Chronic Babe has written an article about her recent experience with a rejection letter from a long term care insurance company because of her fibromyalgia. Although Jay works with long term care in addition to health insurance, my area of expertise is confined to health insurance, and I’ve worked with underwriters for numerous Colorado health insurance carriers regarding fibromyalgia. In the individual health insurance market in Colorado, I know of two major carriers who refuse to consider any applicant with fibromyalgia. There are a couple other carriers who will look at the condition on a case-by-case basis, but if coverage is offered it is with a hefty rate increase (usually 50% – 100%).

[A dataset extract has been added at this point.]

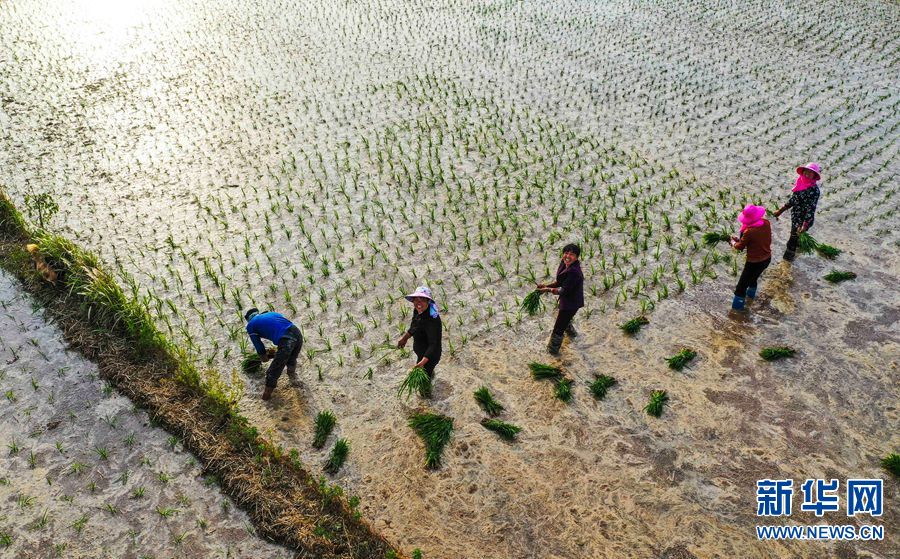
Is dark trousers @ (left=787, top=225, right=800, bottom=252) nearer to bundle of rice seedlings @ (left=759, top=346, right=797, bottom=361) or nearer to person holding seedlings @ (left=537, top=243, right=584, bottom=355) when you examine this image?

MDODblogger who hosted this week’s grand rounds, commented that:
“it seems to me that insurance companies should be allowed to manage their risk as they see fit, for the alternative is to do away with insurance as we have known it.“
Let’s look at this a little more closely. If we replace the word “insurance” in that statement with most other commodities, I would agree with this observation. It’s the essence of a free market system (and indeed the only way a supply and demand model works) that suppliers should be able to set their prices and choose their customers. And in return, customers should be able to reject products they deem too expensive and choose where to spend their money. For a vast array of products – from jeans and sofas to cleaning services and auto maintenance, the supply and demand model works well. The free market does work, but it rests on the principal that if one cannot pay the market price for a service, one cannot obtain that service. Again – that’s fine for most goods. But without at least some access to health care, one’s very life is in danger in the event of a catastrophic illness or injury. Without health insurance, people are more likely to die from treatable illnesses. In the health care industry, when the outcome can be a matter of life or death, it seems that it would make sense to shift our focus towards something a little less market (and profit) driven. Or at least to supplement it with a federal health insurance program available to those who cannot afford or qualify for private health insurance.
The list of conditions that can make a person ineligible for individual health insurance is several pages long. Without access to an employer-group policy, and in states where there is no high risk pool health insurance available, people with these conditions cannot purchase health insurance at any price. Because of this, health insurance doesn’t really fit the free market model, especially in the heavily underwritten individual market. Since health care is a purchased commodity, and a very expensive one at that, health insurance is a necessity. Very few of us have the means to pay for all of our own medical care without health insurance, especially in the event of a catastrophic health problem. And our current (mostly private, somewhat free-market) health insurance system has proven itself unable to insure all Americans. There are 46 million people in this country without real access to health care, because they don’t have health insurance. For some, it’s because they can’t afford the premiums. For others, they aren’t eligible because of pre-existing conditions. Whatever the reason, it’s a major weakness in our health care system.
I like my private (HSA qualified) health insurance policy, and I want to be able to keep it (hopefully I’ll continue to be able to afford it). And I know lots of other people who feel the same way. But for those who are unable to afford a private policy, or unable to qualify at any price, we need a safety net funded with tax dollars. For essential commodities that cannot be provided to everyone via the free market, I don’t believe that having the government step in and offer a back up system signifies the downfall of the free market – it just guarantees a service that isn’t adequately provided in a fully market-driven system.